Signal layout for time-series data

Signals are always a flat buffer, so if you have multiple sensor data you’ll need to flatten it. E.g. for sensor data with three axes: 
Input data:
Axis 1:  9.8,  9.7,  9.6
Axis 2:  0.3,  0.4,  0.5
Axis 3: -4.5, -4.6, -4.8

Signal: 9.8, 0.3, -4.5, 9.7, 0.4, -4.6, 9.6, 0.5, -4.8

Signal layout for image data

The signal for image data is also flattened, starting with row 1, then row 2 etc. And every pixel is a single value in HEX format (RRGGBB). E.g.: 
Input data (3x2 pixel image):
BLACK RED  RED
GREEN BLUE WHITE

Signal: 0x000000, 0xFF0000, 0xFF0000, 0x00FF00, 0x0000FF, 0xFFFFFF
We do have an end-to-end example on constructing a signal from a frame buffer in RGB565 format, which is easily adaptable to other image formats, see: example-signal-from-rgb565-frame-buffer.

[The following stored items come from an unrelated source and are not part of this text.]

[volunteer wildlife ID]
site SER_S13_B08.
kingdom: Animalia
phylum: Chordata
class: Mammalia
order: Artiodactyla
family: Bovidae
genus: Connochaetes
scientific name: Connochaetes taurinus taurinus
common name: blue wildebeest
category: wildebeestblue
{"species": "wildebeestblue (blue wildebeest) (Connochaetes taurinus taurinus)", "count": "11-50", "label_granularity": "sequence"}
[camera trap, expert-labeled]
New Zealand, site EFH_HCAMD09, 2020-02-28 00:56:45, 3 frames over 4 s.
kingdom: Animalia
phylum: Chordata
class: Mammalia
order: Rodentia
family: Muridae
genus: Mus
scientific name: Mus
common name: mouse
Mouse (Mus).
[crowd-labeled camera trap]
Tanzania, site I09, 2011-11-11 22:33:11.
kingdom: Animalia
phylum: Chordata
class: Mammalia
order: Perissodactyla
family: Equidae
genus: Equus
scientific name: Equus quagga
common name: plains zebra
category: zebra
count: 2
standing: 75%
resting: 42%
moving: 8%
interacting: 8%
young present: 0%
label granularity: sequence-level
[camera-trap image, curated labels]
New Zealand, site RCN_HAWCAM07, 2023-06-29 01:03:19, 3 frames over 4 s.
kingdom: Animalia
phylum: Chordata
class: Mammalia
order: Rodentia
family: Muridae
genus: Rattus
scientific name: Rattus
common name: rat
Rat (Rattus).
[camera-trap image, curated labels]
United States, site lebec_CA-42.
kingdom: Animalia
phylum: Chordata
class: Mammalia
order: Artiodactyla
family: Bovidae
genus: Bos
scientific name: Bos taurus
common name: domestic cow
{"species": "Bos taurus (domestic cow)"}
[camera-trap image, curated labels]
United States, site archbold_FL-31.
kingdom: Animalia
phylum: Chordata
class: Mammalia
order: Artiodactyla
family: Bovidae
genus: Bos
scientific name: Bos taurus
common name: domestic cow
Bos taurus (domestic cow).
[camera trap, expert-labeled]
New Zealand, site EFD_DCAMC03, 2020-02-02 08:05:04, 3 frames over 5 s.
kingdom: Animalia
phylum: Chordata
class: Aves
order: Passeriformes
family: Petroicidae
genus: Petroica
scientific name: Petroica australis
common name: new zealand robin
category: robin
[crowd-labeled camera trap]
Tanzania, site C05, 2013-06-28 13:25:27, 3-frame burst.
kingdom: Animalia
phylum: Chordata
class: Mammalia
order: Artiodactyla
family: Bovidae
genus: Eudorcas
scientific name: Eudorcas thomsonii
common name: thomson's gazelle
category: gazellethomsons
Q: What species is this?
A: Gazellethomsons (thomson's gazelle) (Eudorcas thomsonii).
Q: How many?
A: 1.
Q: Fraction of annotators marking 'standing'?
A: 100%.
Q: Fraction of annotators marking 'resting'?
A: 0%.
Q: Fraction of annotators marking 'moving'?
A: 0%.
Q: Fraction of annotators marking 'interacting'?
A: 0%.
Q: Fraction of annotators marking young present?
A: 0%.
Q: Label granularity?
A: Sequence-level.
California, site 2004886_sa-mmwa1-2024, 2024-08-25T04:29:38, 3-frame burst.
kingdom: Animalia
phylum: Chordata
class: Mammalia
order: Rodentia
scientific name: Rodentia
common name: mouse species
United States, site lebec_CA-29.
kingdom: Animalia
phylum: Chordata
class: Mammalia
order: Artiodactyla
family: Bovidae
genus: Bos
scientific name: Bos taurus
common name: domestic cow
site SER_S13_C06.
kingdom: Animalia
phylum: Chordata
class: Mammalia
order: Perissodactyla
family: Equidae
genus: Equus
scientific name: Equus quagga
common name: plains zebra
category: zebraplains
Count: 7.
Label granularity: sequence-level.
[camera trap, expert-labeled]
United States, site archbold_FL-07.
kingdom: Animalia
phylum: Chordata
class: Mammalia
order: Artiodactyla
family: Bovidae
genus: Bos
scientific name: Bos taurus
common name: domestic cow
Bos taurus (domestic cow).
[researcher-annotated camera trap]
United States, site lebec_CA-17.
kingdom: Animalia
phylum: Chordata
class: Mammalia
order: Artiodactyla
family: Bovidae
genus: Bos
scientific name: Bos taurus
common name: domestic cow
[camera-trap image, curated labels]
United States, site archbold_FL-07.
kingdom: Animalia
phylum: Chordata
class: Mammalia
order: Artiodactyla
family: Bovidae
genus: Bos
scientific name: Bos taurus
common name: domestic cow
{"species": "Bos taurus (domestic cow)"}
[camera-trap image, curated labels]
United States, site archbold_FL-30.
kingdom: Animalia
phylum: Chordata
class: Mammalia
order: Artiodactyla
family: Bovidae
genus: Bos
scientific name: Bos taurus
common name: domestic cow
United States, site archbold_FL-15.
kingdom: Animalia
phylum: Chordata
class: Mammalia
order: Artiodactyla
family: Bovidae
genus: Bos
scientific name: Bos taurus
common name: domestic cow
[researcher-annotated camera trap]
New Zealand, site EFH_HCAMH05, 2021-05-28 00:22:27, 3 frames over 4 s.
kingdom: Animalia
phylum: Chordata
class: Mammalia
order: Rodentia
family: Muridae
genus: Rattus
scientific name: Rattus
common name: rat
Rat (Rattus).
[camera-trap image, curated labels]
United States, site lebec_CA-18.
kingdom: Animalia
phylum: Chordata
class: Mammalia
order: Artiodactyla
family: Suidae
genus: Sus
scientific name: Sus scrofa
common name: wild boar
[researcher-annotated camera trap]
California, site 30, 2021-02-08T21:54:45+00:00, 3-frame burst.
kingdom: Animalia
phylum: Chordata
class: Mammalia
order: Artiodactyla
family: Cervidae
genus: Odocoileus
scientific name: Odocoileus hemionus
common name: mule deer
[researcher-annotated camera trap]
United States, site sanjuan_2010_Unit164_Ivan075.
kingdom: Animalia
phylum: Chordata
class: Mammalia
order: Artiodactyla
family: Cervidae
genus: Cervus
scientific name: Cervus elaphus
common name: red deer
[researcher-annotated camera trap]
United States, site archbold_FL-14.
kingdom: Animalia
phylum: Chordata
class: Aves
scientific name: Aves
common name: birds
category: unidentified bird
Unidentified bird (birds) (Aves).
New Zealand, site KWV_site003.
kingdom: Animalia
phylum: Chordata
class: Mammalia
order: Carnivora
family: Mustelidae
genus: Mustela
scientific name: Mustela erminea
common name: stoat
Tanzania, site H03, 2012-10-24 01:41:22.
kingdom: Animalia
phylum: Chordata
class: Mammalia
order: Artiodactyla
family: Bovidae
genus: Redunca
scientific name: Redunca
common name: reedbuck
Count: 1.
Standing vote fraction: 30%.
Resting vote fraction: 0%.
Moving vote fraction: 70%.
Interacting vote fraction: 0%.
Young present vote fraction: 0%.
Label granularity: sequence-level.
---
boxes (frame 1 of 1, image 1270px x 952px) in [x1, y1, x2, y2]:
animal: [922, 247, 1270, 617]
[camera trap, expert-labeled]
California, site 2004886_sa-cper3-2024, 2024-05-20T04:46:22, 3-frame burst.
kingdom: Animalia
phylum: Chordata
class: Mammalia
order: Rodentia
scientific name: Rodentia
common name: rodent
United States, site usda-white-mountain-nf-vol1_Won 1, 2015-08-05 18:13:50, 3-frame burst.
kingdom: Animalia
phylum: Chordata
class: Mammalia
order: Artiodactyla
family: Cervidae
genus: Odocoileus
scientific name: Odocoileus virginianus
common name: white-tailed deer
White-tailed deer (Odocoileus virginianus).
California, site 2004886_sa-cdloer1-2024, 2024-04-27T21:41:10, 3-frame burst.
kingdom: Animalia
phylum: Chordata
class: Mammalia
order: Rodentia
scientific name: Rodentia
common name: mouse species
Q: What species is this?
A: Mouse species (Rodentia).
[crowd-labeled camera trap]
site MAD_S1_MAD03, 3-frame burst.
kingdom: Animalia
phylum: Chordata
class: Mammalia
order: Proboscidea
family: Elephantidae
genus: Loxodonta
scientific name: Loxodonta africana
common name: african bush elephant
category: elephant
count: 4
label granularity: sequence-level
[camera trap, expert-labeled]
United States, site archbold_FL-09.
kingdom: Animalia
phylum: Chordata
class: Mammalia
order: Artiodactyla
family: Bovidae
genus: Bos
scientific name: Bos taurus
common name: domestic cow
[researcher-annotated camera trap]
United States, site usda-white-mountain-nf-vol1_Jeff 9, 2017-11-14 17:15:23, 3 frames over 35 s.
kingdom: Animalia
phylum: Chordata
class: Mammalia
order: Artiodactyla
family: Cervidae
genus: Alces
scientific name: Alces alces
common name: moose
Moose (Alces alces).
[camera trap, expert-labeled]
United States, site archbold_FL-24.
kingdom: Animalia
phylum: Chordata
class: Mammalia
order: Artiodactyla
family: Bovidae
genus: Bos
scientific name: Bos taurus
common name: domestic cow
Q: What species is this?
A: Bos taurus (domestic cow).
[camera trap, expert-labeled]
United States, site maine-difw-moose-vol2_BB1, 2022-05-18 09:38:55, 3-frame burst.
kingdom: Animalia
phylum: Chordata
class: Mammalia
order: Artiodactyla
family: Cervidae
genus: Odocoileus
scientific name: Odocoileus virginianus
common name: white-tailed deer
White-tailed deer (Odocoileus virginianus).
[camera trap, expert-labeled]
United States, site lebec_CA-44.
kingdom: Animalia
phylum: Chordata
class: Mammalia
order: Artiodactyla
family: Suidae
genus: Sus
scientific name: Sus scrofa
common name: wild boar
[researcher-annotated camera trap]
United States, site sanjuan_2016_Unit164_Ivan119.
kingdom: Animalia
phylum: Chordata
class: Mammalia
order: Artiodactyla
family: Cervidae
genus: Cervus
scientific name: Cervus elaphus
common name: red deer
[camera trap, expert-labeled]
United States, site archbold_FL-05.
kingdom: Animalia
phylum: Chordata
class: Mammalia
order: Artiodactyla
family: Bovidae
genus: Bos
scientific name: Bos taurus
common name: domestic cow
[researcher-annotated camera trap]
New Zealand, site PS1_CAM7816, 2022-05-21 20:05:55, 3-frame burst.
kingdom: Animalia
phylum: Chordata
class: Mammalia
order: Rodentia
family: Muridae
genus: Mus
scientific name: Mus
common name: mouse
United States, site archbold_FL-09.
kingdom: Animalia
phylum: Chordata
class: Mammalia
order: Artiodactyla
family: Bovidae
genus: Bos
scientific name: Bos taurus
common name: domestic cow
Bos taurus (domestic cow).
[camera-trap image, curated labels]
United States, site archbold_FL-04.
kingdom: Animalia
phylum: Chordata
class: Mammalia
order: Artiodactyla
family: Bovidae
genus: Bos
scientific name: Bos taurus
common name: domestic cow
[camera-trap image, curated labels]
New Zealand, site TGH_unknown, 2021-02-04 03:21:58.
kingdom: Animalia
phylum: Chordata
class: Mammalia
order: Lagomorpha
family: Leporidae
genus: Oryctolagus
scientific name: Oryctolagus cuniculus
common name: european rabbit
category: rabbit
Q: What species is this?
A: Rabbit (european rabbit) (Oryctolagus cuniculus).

Directly quantize image data

If you’re doing image classification and have a quantized model, the data is automatically quantized when reading the data from the signal to save memory. This is automatically enabled when you call run_impulse. To control the size of the buffer that’s used to read from the signal in this case you can set the EI_DSP_IMAGE_BUFFER_STATIC_SIZE macro (which also allocates the buffer statically).

Static allocation

To statically allocate the neural network model, set this macro:
  • EI_CLASSIFIER_ALLOCATION_STATIC=1
You can easily control where the tensor arena is allocated by defining the EI_TENSOR_ARENA_LOCATION macro, specifying .where_to_allocate. This is particularly useful for large size requirements and when the target has external RAM: For example:
  • EI_TENSOR_LOCATION="<.where_to_allocate>" - Here, <.where_to_allocate> can be a memory region such as “.sram,” depending on your target’s linker file.
Additionally we support full static allocation for quantized image models. To do so set this macro:
  • EI_DSP_IMAGE_BUFFER_STATIC_SIZE=1024
Static allocation is not supported for other DSP blocks at the moment.